恩師から受け継いだ建物を手放すことに、抵抗がなかったわけではない。
無人になった孤児院を、エテルオは寂しく思うかもしれない。
だが――そこを『墓』と考えるなら、悪くない。エテルオだけでなく、魔王リェダ自身の墓。
リェダには【無限充填】にストックされた転移魔法がある。エテルオ孤児院の近く、ちょうどリェダがエテルオによって召喚された場所を転移先として設定している。いざとなれば、そこまで一瞬で移動できるのだ。
エテルオが逝ったその場所で、大事な思い出を供花に、人間世界での生を終えることができたなら。
悪くない。
「せんせー?」
また年少の子が首を傾げて声をかけてくる。
リェダは微笑んだまま、その子の頭を撫でた。
荷馬車は頑丈で、馬の足も力強い。今まで見てきたものよりずっと速く、ずっとスムーズにリェダたちを目的地へと連れていく。
正午の少し前。
街道を何事もなく進んでいた荷馬車の前に、大都市リツァルの偉容が見えてきた。
「うわーっ!!」
「すごーい!!」
年少の子も、年長の子も、身を乗り出して歓声を上げる。御者台にまで出てきそうな勢いの彼らを、リェダは無言で馬車の中に引き戻した。もう一台の荷馬車では、きっとティアロナが子どもたちを叱っているところだろう。
リツァルは西の要衝だけあって、『要塞』と言えるような外観をしていた。
とにかく大きい。
街全体を高く分厚い外壁が覆っている。至る所に監視塔があり、侵入者を見逃さず、また近づけさせない。
街の周囲には、複数の街道に沿って詰め所がいくつも設置されていた。おそらく、有事の際は街周辺が巨大な拠点となるのだろう。

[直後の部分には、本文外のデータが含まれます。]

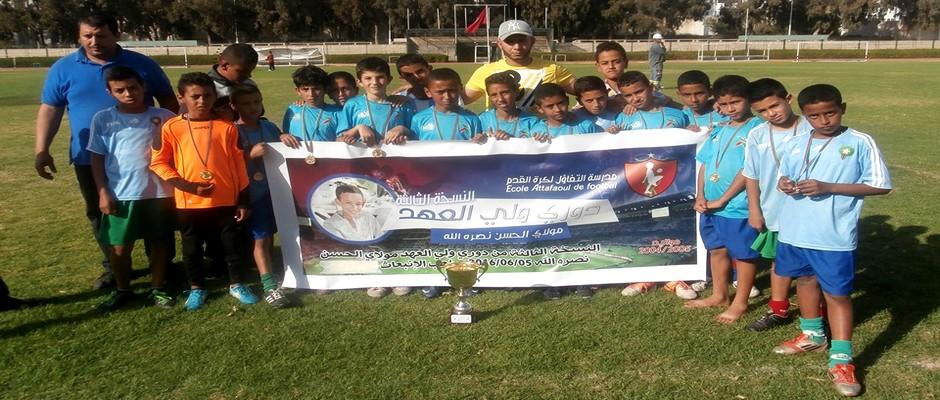 فريق حسنية انزا بطل النسخة الثالثة لدوري مولاي الحسن - مدرسة التفاؤل اكادير 2016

どこか魔界の城と似ているなとリェダは考え、すぐに思い直して自らの頭を小突いた。
不意に、後続の荷馬車から泣き声が聞こえてきた。
見ると、孤児院を出るときに泣いていた男の子がまた声を上げている。ティアロナが背中を撫でながらあやしていた。
「あー、きっと怖くなっちゃったんだねぇ。あんだけ大きくて強そうな街を見てさ」
隣に来た年長の子が言った。
リェダは目を細めた。
孤児院の子が泣いている姿を見て、ある疑念が湧いてくる。
――我がしたことは、単なる自己満足だったのではないか?
「リートゥラお姉ちゃんがいたら、もっと落ち着いてたかもね、あの子。お姉ちゃんにすごく懐いてたからさ。――あれ、先生?」
「……ああ、いや。そうだな。けどリートゥラにはリートゥラの暮らしがあるだろう。さ、いよいよリツァルだ。降りる準備をしよう。体調を崩した子はいないか?」
疑念を腹の奥に押し込め、リェダは男の子から視線を外した。
それから荷馬車は、巨大な正門を通ってリツァルの街へと入る。
道が広い。そして人が、馬車が多い。ブロンストより遙かに賑わっていた。
驚くべきことに、これでも目抜き通りではないらしい。街一番の大通りならば、どれほどたくさんの人が行き交っているのだろうか。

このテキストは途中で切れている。